Apart from the inherent desirability of preventing fraud and corruption, the auditor recommends that councils focus on prevention because history demonstrates that money taken is usually very difficult to retrieve:
“Our survey data shows that once a fraud occurs, there is little recovery action; and that where recovery is initiated, the funds recouped are minimal. Based on our analysis of 14 councils who were victims of fraud over a four-year period, councils recovered less than 10% of the amount they lost through fraud; and it cost them almost three times as much to recover than what they lost through the fraud.
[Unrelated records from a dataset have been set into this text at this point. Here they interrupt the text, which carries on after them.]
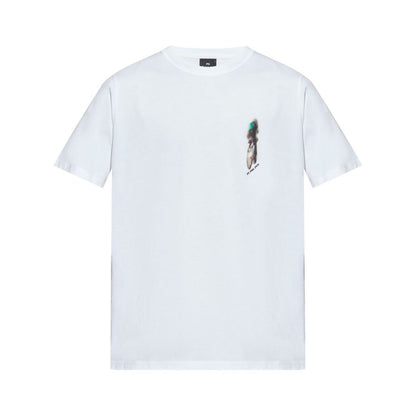 PS By Paul Smith T-shirts and Polos White Topwear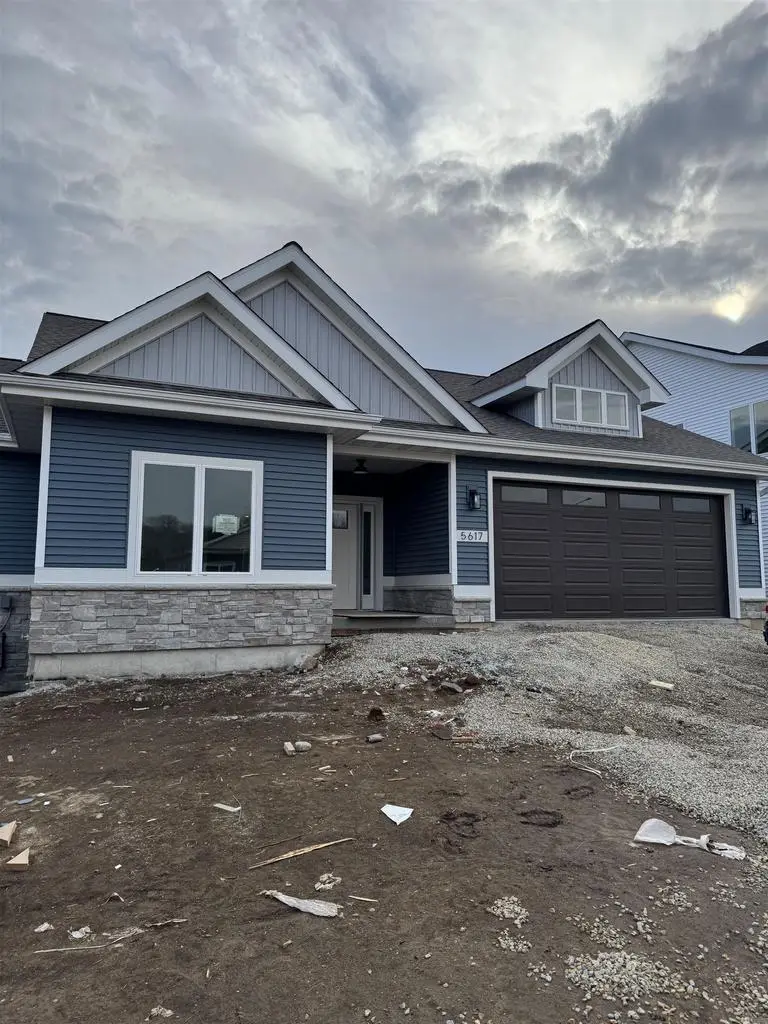 5617 Glorious Drive, Madison, WI 53718 - #1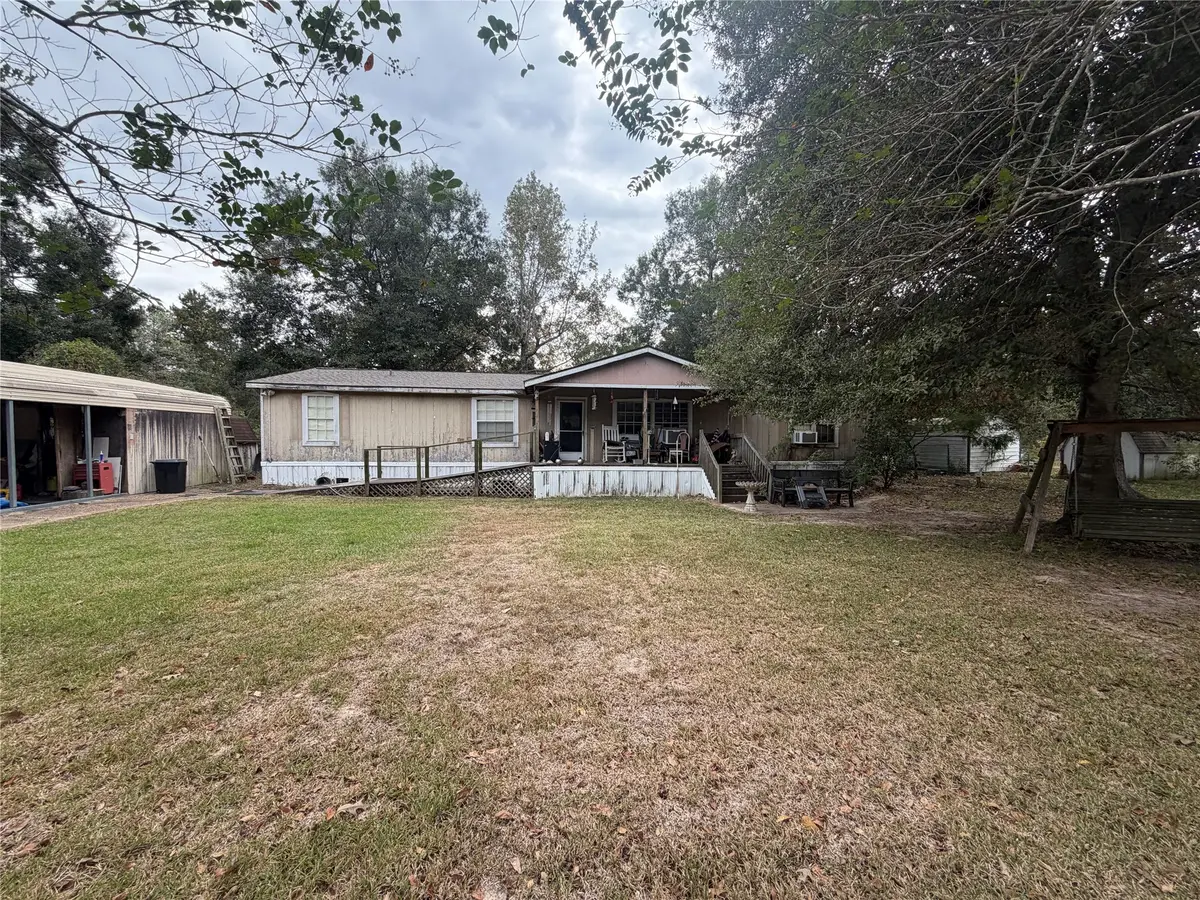 27594 County Road 3741, Splendora, TX 77372 - #1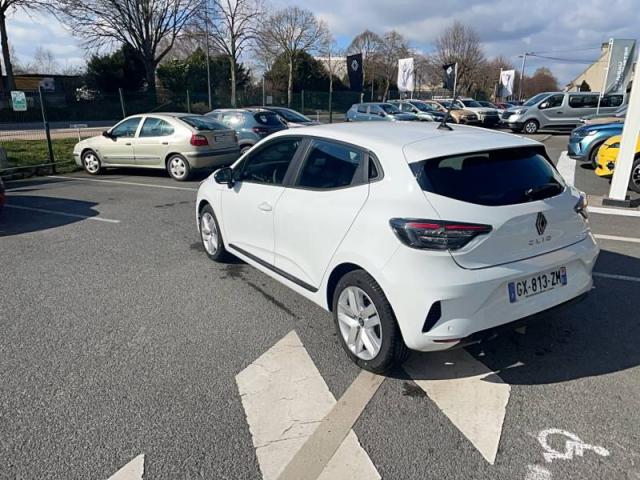 Renault Clio image 6
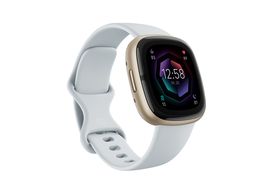GARMIN Venu 2 Plus Smartwatch Polymer kaufen. Armband: | Hellgrau Silikon, Farbe , Hellgrau Smartwatch Silikon, SATURN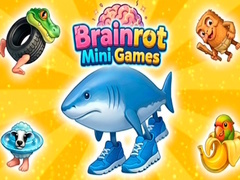 Gioco Brainrot Mini Games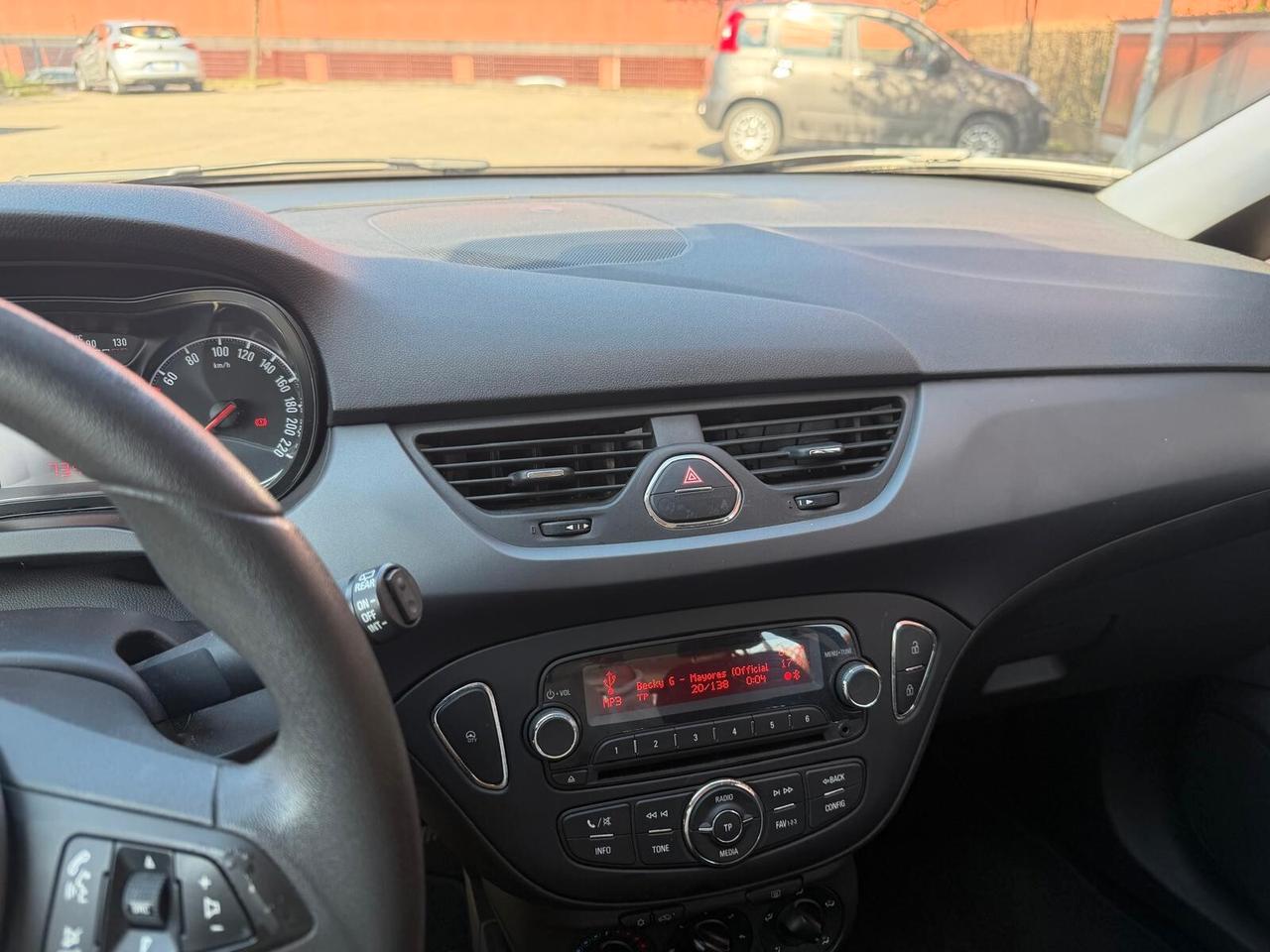 Opel Corsa 1.2 5P. Benzina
“This amount could be greater still because half of those councils did not track or know what it cost them to recover their fraud losses. Because councils’ attempts to recover funds lost through fraudulent activity is often unsuccessful and can cost more to recover than the original amount lost, councils need to consider the benefits of a preventative approach to fraud management against the costs incurred in trying to recover fraud.”
The report also points out that councils do not appear to be aware that standard channels for uncovering fraud do not appear to be very effective compared to tip-offs and whistleblowers:
“We found a significant discrepancy between the methods councils say they use to detect fraud, and the methods they actually used to detect fraud. They say they rely primarily on internal audit and external audit to detect fraud. However, in 57 fraud cases we reviewed, internal audit helped to detect only four of those cases. The majority were detected through tip-offs and public interest disclosures. This shows that the fraud detection techniques they purport to rely most upon are not as effective as other mechanisms. More generally, this reactive approach to fraud detection also means they are less likely to detect fraud early. The later it is detected, often the more difficult it is to recover any losses.”